*** Begin section ***
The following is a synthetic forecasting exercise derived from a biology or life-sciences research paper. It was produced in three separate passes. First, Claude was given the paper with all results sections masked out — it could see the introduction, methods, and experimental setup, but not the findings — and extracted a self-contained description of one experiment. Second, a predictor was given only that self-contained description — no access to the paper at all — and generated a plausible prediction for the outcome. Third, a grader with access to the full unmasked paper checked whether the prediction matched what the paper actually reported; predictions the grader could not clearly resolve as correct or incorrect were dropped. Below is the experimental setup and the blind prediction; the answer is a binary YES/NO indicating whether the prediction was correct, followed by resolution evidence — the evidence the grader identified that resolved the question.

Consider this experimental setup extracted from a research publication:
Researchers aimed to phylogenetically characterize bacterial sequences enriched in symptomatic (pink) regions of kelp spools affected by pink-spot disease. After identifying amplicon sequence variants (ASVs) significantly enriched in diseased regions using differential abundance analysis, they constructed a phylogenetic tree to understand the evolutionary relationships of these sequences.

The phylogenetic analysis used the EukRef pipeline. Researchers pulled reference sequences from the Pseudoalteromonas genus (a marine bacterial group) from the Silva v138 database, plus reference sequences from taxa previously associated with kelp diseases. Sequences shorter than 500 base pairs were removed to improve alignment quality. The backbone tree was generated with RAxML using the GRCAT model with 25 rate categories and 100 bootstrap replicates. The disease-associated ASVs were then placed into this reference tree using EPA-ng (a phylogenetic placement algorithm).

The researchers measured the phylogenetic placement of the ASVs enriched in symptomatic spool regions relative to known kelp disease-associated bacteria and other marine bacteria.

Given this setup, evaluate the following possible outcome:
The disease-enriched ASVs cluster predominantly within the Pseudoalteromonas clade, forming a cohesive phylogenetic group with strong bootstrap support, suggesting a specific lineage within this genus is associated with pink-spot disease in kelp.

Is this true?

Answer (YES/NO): NO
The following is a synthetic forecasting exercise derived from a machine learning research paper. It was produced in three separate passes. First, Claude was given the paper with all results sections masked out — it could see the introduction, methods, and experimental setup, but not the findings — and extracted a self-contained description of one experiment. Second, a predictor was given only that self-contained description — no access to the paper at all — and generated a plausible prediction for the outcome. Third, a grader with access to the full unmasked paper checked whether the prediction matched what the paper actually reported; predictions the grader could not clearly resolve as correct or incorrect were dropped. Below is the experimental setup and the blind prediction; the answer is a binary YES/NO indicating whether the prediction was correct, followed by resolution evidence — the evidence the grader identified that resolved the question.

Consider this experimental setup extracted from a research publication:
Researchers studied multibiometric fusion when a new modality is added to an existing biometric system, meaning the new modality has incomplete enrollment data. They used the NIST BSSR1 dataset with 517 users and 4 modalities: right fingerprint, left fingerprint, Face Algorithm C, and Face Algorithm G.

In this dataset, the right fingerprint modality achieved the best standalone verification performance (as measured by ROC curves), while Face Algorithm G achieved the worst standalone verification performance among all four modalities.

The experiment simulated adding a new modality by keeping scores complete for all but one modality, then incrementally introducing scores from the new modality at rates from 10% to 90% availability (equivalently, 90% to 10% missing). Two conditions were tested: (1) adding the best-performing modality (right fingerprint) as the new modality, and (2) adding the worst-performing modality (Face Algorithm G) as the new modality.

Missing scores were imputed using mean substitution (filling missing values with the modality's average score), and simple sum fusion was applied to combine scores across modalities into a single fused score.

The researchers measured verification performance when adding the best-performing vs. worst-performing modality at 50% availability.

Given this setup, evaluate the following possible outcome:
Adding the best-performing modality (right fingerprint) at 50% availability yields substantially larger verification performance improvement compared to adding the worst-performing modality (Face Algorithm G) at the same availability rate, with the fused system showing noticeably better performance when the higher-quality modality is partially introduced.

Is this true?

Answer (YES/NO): NO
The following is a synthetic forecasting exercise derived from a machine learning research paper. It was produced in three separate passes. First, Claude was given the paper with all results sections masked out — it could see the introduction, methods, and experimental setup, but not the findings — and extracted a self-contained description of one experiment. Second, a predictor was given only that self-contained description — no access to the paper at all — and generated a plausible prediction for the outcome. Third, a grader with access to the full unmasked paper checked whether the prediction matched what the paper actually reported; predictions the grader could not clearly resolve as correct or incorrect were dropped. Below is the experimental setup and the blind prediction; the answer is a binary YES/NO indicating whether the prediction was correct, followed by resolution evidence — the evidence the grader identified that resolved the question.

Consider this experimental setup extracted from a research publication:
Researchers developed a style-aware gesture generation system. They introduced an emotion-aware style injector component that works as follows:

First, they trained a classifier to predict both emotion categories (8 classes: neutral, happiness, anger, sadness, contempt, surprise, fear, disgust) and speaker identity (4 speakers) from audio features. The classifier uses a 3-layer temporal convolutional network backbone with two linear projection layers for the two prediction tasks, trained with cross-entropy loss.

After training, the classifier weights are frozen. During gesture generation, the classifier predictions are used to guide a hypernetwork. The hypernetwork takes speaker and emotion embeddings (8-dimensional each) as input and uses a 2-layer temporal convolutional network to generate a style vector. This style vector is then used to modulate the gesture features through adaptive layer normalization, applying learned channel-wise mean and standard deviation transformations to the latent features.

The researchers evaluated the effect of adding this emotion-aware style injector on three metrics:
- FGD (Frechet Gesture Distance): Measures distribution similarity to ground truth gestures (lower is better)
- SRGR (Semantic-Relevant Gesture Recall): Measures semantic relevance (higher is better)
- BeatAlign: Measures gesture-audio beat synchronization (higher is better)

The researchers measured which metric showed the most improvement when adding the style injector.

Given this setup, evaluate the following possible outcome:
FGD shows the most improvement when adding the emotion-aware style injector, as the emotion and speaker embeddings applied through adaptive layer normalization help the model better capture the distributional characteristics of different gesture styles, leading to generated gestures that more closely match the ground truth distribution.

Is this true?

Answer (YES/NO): NO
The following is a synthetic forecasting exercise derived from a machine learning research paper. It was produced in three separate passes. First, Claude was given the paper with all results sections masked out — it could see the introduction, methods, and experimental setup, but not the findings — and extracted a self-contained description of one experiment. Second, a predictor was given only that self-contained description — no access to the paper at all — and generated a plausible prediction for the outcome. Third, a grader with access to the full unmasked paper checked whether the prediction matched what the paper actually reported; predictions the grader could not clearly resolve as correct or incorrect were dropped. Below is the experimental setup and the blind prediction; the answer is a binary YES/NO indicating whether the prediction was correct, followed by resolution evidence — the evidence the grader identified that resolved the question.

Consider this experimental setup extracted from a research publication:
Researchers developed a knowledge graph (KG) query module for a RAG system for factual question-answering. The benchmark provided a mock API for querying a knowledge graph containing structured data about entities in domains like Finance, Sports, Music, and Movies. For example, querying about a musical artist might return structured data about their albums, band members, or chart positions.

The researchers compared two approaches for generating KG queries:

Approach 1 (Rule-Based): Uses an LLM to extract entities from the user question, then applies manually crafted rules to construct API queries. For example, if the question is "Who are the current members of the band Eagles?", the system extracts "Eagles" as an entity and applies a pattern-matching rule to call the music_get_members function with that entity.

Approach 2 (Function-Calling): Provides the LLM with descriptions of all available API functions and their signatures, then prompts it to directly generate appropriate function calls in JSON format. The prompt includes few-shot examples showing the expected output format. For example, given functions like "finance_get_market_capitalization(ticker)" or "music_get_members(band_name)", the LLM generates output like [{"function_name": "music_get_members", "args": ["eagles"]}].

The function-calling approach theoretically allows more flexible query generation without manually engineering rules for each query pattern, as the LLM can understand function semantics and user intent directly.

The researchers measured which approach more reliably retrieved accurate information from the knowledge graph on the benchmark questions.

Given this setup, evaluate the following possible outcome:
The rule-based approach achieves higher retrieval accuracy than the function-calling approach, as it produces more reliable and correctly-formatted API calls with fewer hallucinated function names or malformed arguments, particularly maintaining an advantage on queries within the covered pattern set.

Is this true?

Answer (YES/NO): NO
*** End section ***
Print the line with "The function-calling approach theoretically" and every line after it in the entries above, exactly as written. Leave out all other lines.

Written solution:
The function-calling approach theoretically allows more flexible query generation without manually engineering rules for each query pattern, as the LLM can understand function semantics and user intent directly.

The researchers measured which approach more reliably retrieved accurate information from the knowledge graph on the benchmark questions.

Given this setup, evaluate the following possible outcome:
The rule-based approach achieves higher retrieval accuracy than the function-calling approach, as it produces more reliable and correctly-formatted API calls with fewer hallucinated function names or malformed arguments, particularly maintaining an advantage on queries within the covered pattern set.

Is this true?

Answer (YES/NO): NO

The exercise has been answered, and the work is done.